Incorporation of fluorescent non-natural amino acids into N-terminal tag of proteins in cell-free translation and its dependence on position and neighboring codons.

Fluorescence labeling is a useful technique for structural and functional analyses of proteins. In a previous study, we developed position-specific incorporation of visible wavelength fluorescent non-natural amino acids carrying relatively small BODIPY fluorophores into proteins, in response to a four-base codon CGGG. Here, we have expanded this position-specific fluorescence labeling method to include relatively large non-natural amino acids carrying photostable rhodamine dyes. TAMRA-linked aminophenylalanine was synthesized and attached to a tRNA having a four-base anticodon, and its incorporation into proteins was examined in an Escherichia coli cell-free translation system. TAMRA-labeled amino acids were successfully incorporated into proteins, although incorporation was allowed only at the N-terminal region. Insertion of two codons encoding a stop codon in the +1 frame before four-base codon suppressed the expression of non-labeled proteins that may have been produced by spontaneous +1 frameshift upstream of the four-base codon. Alternation of the incorporation position affected the expression level of the TAMRA-labeled protein. In addition, alternation of upstream and downstream codons affected the efficiency and accuracy of TAMRA-labeled amino acid incorporation. Based on these results, a novel tag peptide was developed; it contained the four-base codon at the 9th position with optimized upstream and downstream codons. This tag peptide was effective for producing proteins with various fluorescent labels at the N-terminal region.

Comprehensive screening of amber suppressor tRNAs suitable for incorporation of non-natural amino acids in a cell-free translation system.

Incorporation of non-natural amino acids into proteins in response to amber or four-base codons is a useful technology for protein research. In the case of the amber codon, however, release factor 1 can competitively decode the same codon, and consequently inhibit the incorporation of non-natural amino acids. To improve amber codon-mediated incorporation, we carried out a comprehensive screening of amber suppressor tRNAs derived from all tRNAs encoded in the genomes of Escherichia coli K12 and Mycoplasma capricolum. The amber suppressor tRNAs were synthesized from synthetic genes, aminoacylated with a fluorescent non-natural amino acid, and added to an E. coli cell-free translation system. Fluorescent SDS-PAGE analysis indicated that Trp tRNAs showed high suppressor activity in both organisms. Further mutagenesis and screening revealed that M. capricolum Trp(1) tRNA with G1C72A73 mutation is the most suitable for efficient and specific incorporation of non-natural amino acids into proteins in response to the amber codon.

Incorporation of fluorescently labeled nonnatural amino acids into proteins in an E. coli in vitro translation system.

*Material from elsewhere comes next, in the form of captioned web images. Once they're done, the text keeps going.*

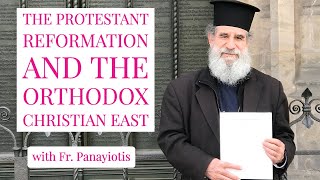 The Protestant Reformation and the Orthodox Christian East [upl. by Heeley]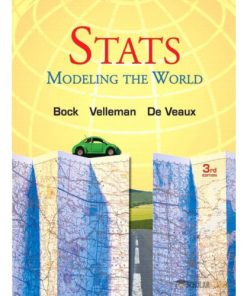 Test Bank for Stats: Modeling the World, 3/E 3rd Edition : 0321980557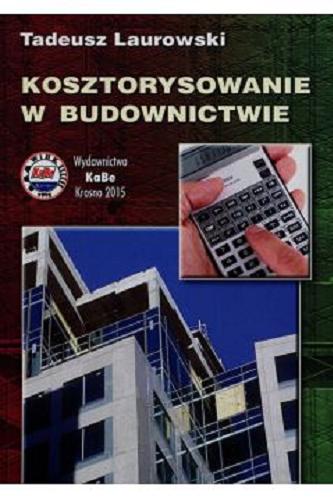 Okładka książki Kosztorysowanie w budownictwie / Tadeusz Laurowski.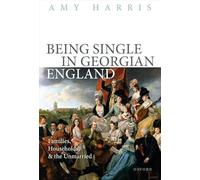 Being Single in Georgian England: Families, Households, and the Unmarried
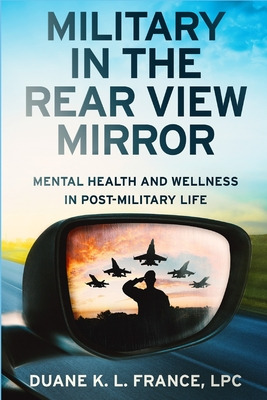 Libro Military In The Rear View Mirror: Mental Health And...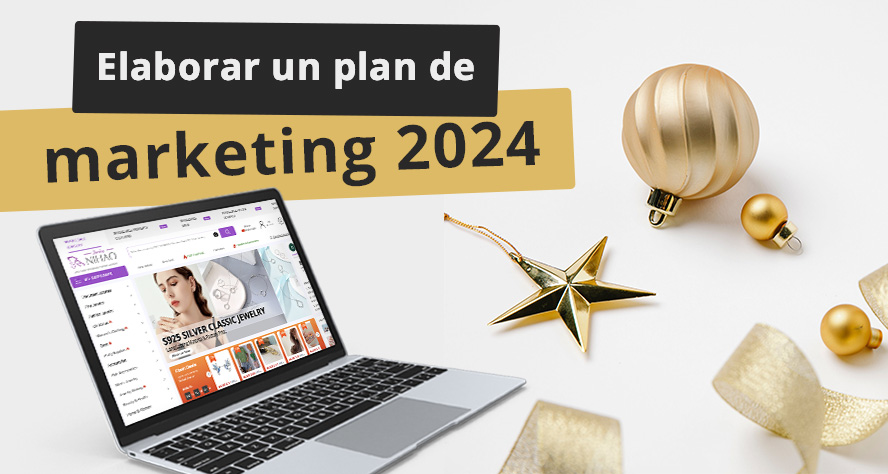 Elaborar un plan de marketing 2024 de éxito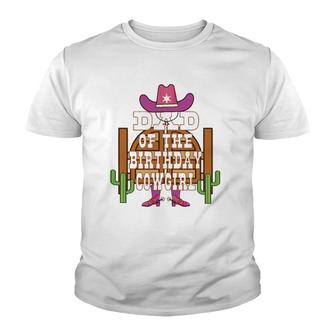 Dad Of The Birthday Cowgirl Kids Rodeo Party B-Day Youth T-shirt | Mazezy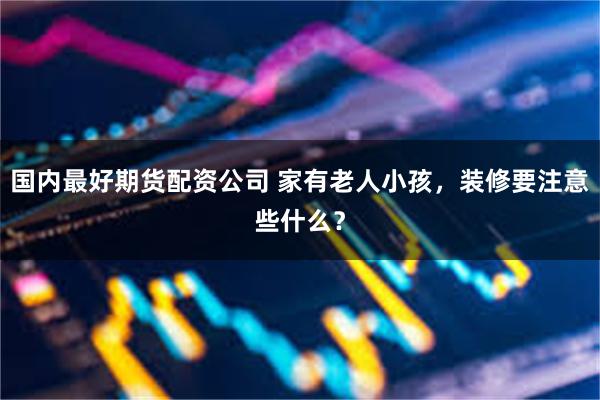 国内最好期货配资公司 家有老人小孩，装修要注意些什么？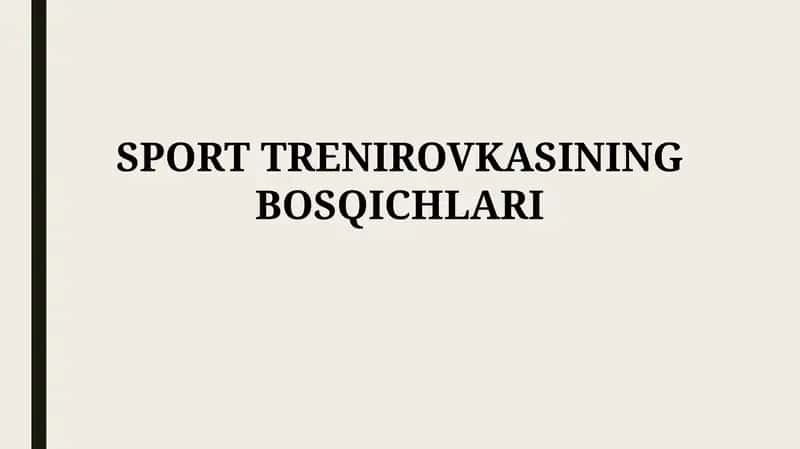 SPORT TRENIROVKASINING BOSQICHLARI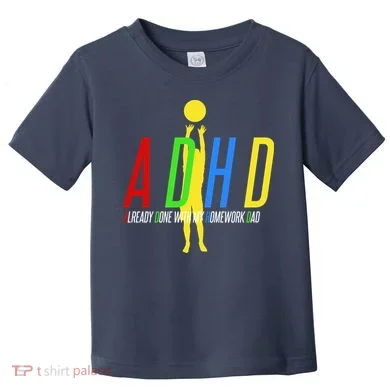 Funny ADHD Already Done With My Homework Dad Toddler T-Shirt
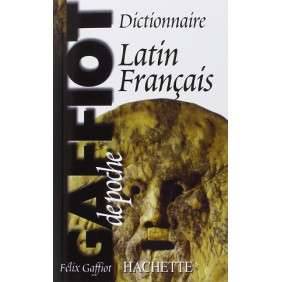 Le Gaffiot de poche. Dictionnaire Latin-Français, Nouvelle édition revue et augmentée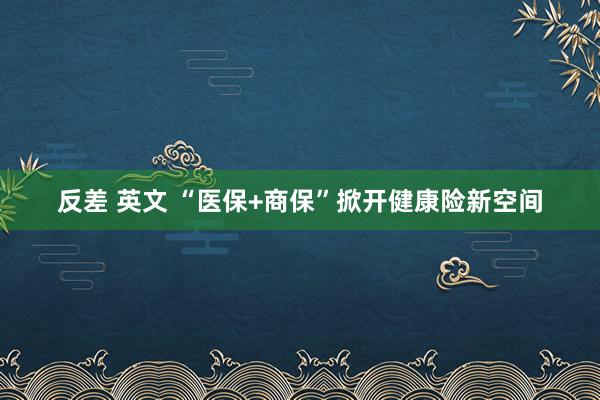 反差 英文 “医保+商保”掀开健康险新空间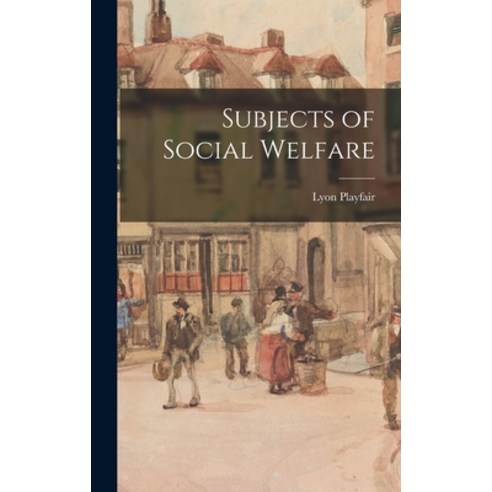 (영문도서) Subjects of Social Welfare Hardcover, Legare Street Press, English, 9781018980287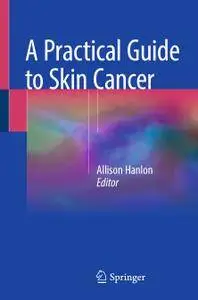 A Practical Guide to Skin Cancer (Repost)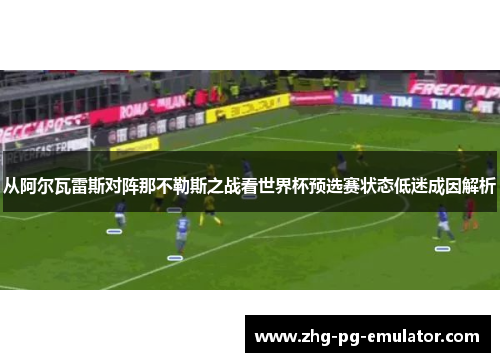 从阿尔瓦雷斯对阵那不勒斯之战看世界杯预选赛状态低迷成因解析
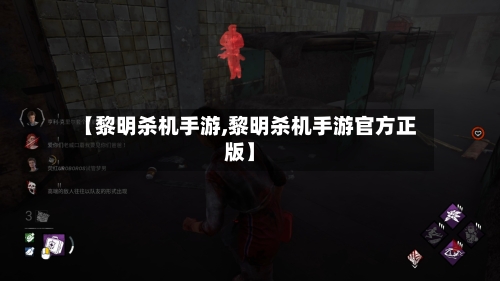 【黎明杀机手游,黎明杀机手游官方正版】-第2张图片
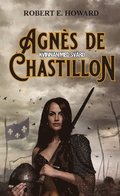 Agns de Chastillon : kvinnan med svrd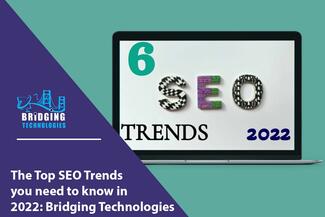 The Top SEO Trends you need to know in 2022: Bridging Technologies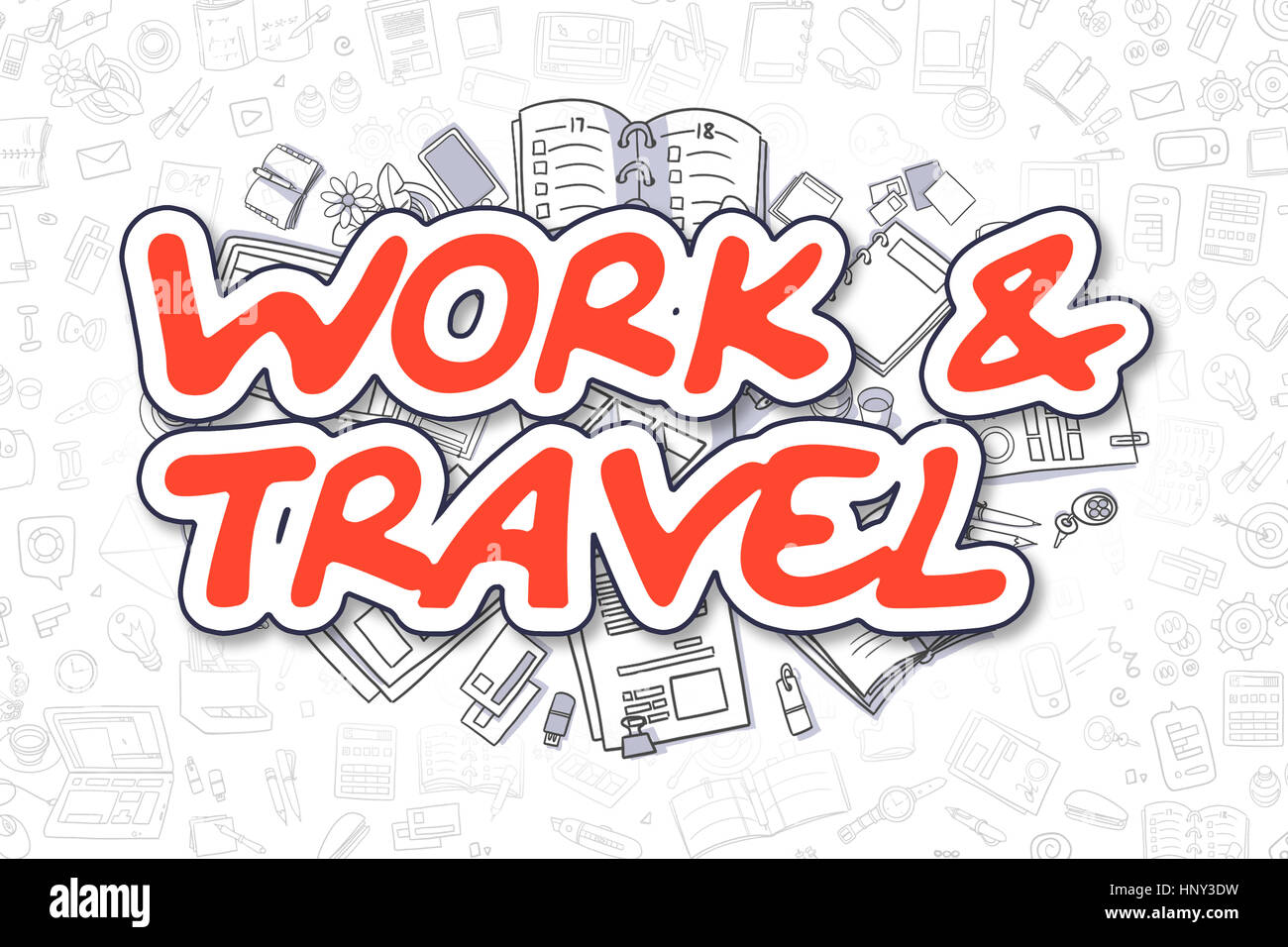 Travail et voyage - Doodle Inscription rouge. Concept d'entreprise. Banque D'Images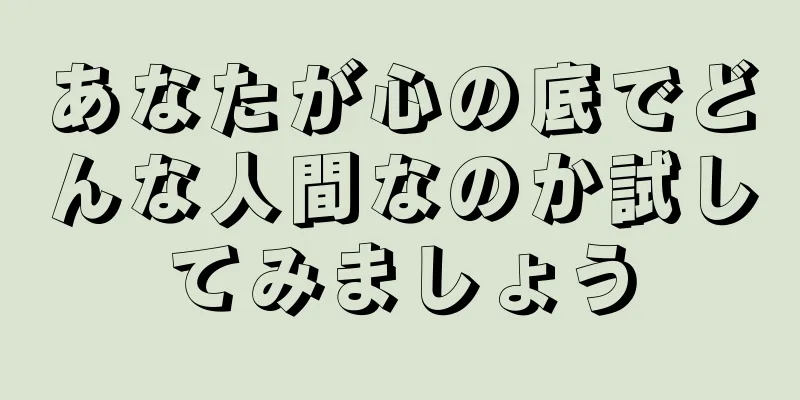 あなたが心の底でどんな人間なのか試してみましょう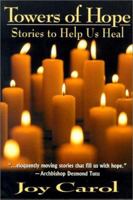 Towers of Hope: Stories to Help Us Heal 0939516594 Book Cover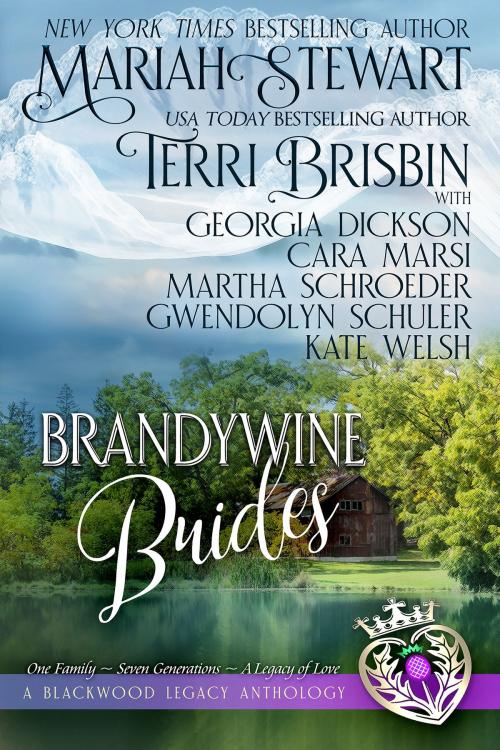 Cover of the book Brandywine Brides by Terri Brisbin, Mariah Stewart, Cara Marsi, Kate Welsh, Martha Shroeder, Gwendolyn Schuler, Georgia Dickson, Luckenbooth Press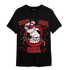Cherry 11s T Shirt Match BER The Dentist - NastyJamz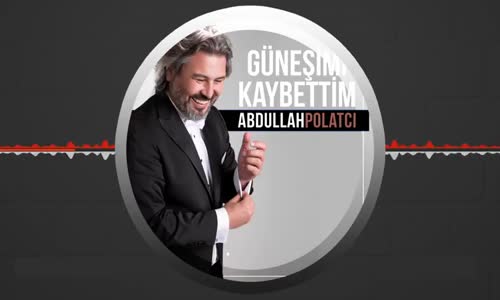  Abdullah Polatcı  Güneşimi Kaybettim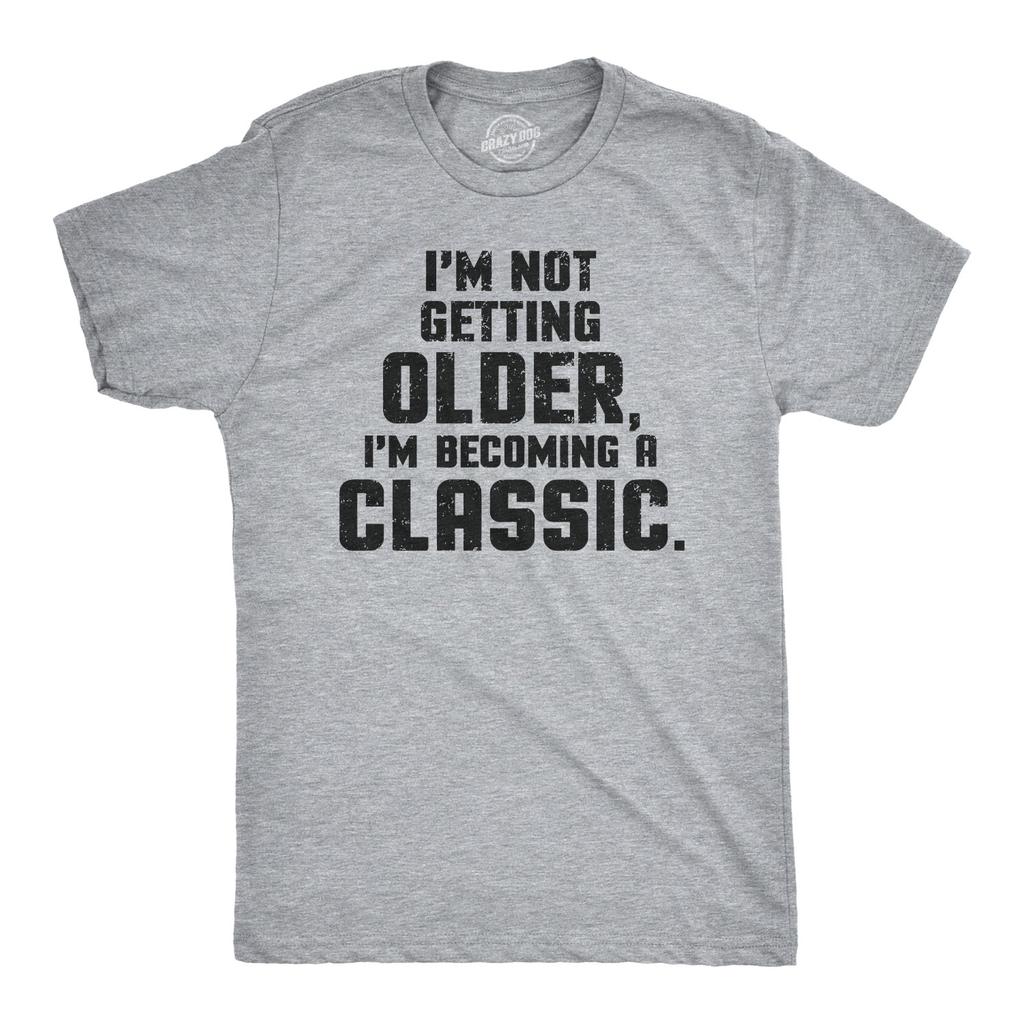 I'm Not Getting Older Im Becoming A Classic T Shirt Humor Funny Birthday Gift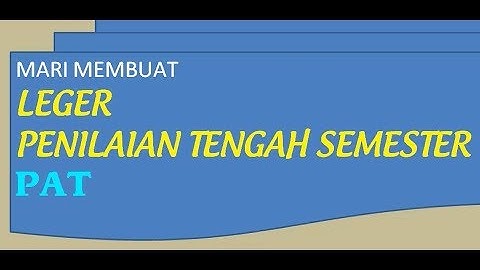 Tutorial Membuat Leger Ujian di Microsoft Excel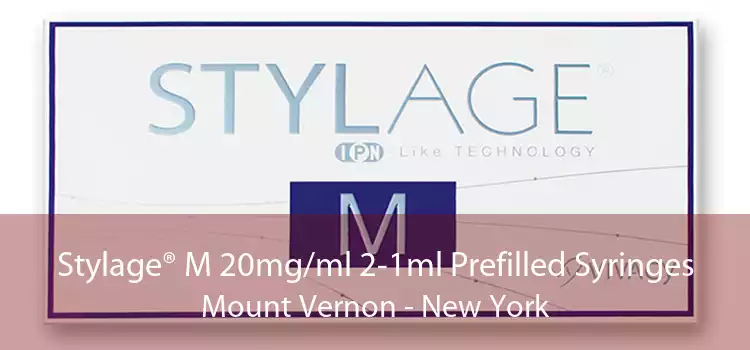 Stylage® M 20mg/ml 2-1ml Prefilled Syringes Mount Vernon - New York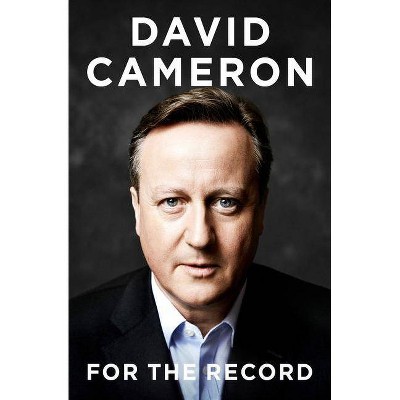 For the Record - by  David Cameron (Hardcover)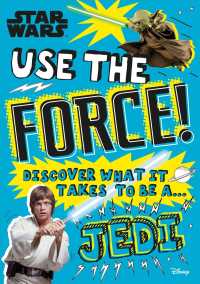 Use the Force! : Discover What It Takes to Be a Jedi (Star Wars)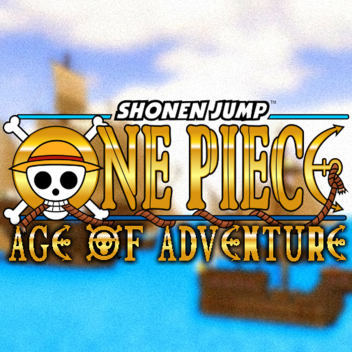 One Piece Age Of Adventure! [Beta 0.1]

Various nonnatural amino acids has been incorporated into proteins by using four-base codons in an E. coli in vitro translation system. Here, design and synthesis of novel fluorescently labeled nonnatural amino acids and their incorporation into proteins were investigated. Transfer RNAs that contained a CCCG anticodon and were aminoacylated with BODIPY FL-labeled amino acids were prepared by a chemical aminoacylation method, and added to an in vitro translation system in the presence of a streptavidin mRNA containing a CGGG codon. SDS-PAGE and Western blot analysis of the synthesized proteins indicate that BODIPY FL-labeled aminophenylalanine derivatives are efficiently incorporated into proteins through the four-base codon decoding.